The goal of this project was to create an engine in DirectX 11 that would implement and utilise several advanced graphics techniques used in the industry. Such techniques include:
• Bump/Normal Mapping
• Parallax & Parallax Occlusion Mapping
• Simple Screen-Space Effects such as a color tint, blur and depth of field
• Screen Space Ambient Occlusion (SSAO)
• Shadow Mapping
• Deferred Rendering
• Cel Shading
• Physically Based Rendering
Bump Mapping is a technique used on 2D polygon faces to simulate how light would reflect and refract when hitting a 3D object without the additional geometry cost. This can be acheived by supplying the appropiate Pixel Shader with a bump/normal map where each pixel's RGB value represents a normal vector.
Figure 1 - Bump Mapping on a stack of crates.
Parallax Occlusion Mapping
Much like Bump/Normal Mapping, Parallax Occlusion Mapping strives to achieve the look of a 3D object without the geometry cost by applying another map. This new map holds information regarding the depth of the pixel. A ray-trace is then done between the eye vector and the heightmap to determine what the texture offset should be, tricking the user into thinking the object is 3D. The same ray-tracing technique can be used between the offset texture position and the light vector to test if the pixel is occluded by a "higher" pixel for shadowing.
Figure 2 - Parallax Occlusion Mapping on a stack of crates.
Screen-Space Ambient Occlusion (SSAO)
Ambient light is defined as the combined effect of multiple light sources reflecting off multiple objects to contribute to the overall illumination of a scene. It is possible to ray-cast each individual ray of light at significant computational cost (Too much for a real-time application). Instead, Screen-Space Ambient Occlusion is used to check for nearby polygons and, if close, subtract from an ambient accessability value that determines the average ambient light that should reach that pixel.
Multiple shader passes are required to achieve this effect, therefore all but the last shader pass are rendered to a texture rather than the back-buffer. The first pass generates the normal and depth information for the scene [Figure 3]. Then, for the second pass, random vectors are generated from each pixel and test for nearby objects that could potentially occlude it to generate the SSAO map [Figure 4]. This SSAO map is the subjected to a vertical and horizontal blur as the SSAO effect alone creates a grainy image [Figure 5].
Figure 3 - Normal & Depth Map for SSAO (RGB (normal) values on the left, W (depth) values on the right).

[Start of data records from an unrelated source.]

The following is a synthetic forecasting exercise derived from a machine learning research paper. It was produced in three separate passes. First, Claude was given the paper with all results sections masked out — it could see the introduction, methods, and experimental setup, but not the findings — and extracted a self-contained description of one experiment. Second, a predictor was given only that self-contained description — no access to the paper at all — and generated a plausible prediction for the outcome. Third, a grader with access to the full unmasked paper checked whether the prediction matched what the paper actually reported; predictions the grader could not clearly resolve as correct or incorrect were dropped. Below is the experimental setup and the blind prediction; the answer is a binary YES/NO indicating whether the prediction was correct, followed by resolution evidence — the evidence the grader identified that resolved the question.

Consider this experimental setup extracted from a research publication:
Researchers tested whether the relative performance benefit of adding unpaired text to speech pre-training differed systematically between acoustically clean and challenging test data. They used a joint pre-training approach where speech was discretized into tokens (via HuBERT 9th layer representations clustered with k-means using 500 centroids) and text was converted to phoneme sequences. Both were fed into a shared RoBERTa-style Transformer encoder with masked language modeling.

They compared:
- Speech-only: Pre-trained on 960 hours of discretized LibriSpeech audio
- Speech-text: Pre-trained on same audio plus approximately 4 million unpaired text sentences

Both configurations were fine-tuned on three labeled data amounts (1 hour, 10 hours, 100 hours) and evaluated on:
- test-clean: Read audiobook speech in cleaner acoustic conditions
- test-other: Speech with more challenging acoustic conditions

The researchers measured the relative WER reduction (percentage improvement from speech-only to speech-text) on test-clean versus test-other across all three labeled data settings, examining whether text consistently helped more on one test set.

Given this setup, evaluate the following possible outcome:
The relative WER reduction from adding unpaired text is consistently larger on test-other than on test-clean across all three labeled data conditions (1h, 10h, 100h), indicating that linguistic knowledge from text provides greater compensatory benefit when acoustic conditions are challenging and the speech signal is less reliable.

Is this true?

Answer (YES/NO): NO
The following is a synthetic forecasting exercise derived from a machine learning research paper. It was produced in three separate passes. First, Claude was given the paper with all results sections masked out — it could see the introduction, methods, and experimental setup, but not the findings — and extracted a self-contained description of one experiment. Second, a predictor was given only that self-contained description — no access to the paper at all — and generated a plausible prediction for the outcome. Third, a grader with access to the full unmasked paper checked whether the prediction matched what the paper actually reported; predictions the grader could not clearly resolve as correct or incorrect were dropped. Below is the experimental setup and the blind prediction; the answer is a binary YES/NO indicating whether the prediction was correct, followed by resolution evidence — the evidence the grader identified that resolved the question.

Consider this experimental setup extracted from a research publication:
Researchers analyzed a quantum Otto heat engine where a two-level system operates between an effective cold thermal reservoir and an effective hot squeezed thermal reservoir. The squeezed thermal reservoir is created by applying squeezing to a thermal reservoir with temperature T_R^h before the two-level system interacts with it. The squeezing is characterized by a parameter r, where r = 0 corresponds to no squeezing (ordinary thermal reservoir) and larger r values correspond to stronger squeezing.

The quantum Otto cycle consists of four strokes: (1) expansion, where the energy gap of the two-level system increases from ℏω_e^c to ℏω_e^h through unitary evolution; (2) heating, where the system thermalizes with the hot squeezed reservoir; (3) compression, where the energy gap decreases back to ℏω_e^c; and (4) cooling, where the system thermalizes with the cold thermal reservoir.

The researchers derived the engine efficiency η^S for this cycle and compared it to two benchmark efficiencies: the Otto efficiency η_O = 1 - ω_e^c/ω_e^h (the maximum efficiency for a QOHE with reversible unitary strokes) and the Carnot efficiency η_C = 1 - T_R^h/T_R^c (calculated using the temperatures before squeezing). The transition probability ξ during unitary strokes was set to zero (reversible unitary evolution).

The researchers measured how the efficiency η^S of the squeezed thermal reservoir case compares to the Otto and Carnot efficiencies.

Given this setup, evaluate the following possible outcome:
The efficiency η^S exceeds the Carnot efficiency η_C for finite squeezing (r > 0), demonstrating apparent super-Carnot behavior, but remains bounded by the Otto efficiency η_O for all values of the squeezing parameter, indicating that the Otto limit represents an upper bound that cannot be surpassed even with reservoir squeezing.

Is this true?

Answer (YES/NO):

Figure 4 - SSAO Map for a scene.
Figure 5 - Blurred SSAO Map for a scene.
Figure 6 - SSAO being enabled and disabled on a scene.
Shadow Mapping is a commonly used technique used to create shadows in the sections of the map that would be naturally occluded. To do this, a shadow map is generated by rendering the scene from the perspective of the light onto a depth stencil view (not a render target) [Figure 7]. This shadow/depth map is then passed to the second shader pass from the camera's perspective and projected into world space. The depth values of both the shadow and second pass scene are evaluated to determine if the pixel is occluded, drawing a shadow if it is [Figure 8].
Figure 7 - Depth Map from the Light's Perspective (Zoomed in).
Figure 8 - Scene with the projected shadow/depth map applied.
Simple Screen-Space Effects
These are just a few simple examples of a scene rendered to a texture and then passing through a blur or color filter on the second pass.
Figure 9 - Gaussian Blur
Figure 10 - Color Tint
Figure 11- Greyscale
Figure 12 - Sepia
Depth of Field
Using the Gaussian Blur effect shown previously, it was possible to implement a Depth of Field technique by altering the blur amounts dependent on a user-controlled depth [Figure 13].
Figure 13 - Depth of Field using Gaussian Blur
Another screen space effect that was implemented was to increase the intensity of very light objects to create a bloom effect. This is done by extracting all of the pixels that have a light RGB value against a "bloom threshold", which determines how light that pixel should be, to create a glow map [Figure 14]. This glow map is then blurred to create the effect of bright spots being difficult to focus on, as happens with the human eye when looking at bright objects [Figure 15]. This glow map is then applied on the final shader pass with the scene map to create the final effect [Figure 16].
Figure 14 - Glow Map
Figure 15 - Blurred Glow Map
Figure 16 - Bloom Effect
A cel shading effect was implemented that used the previous scene shader pass and normal/depth shader passes described above on this page. The last shader pass used the normals and depth values of neighbouring pixels to test if there was enough difference to be considered an edge of an object [Figure 17].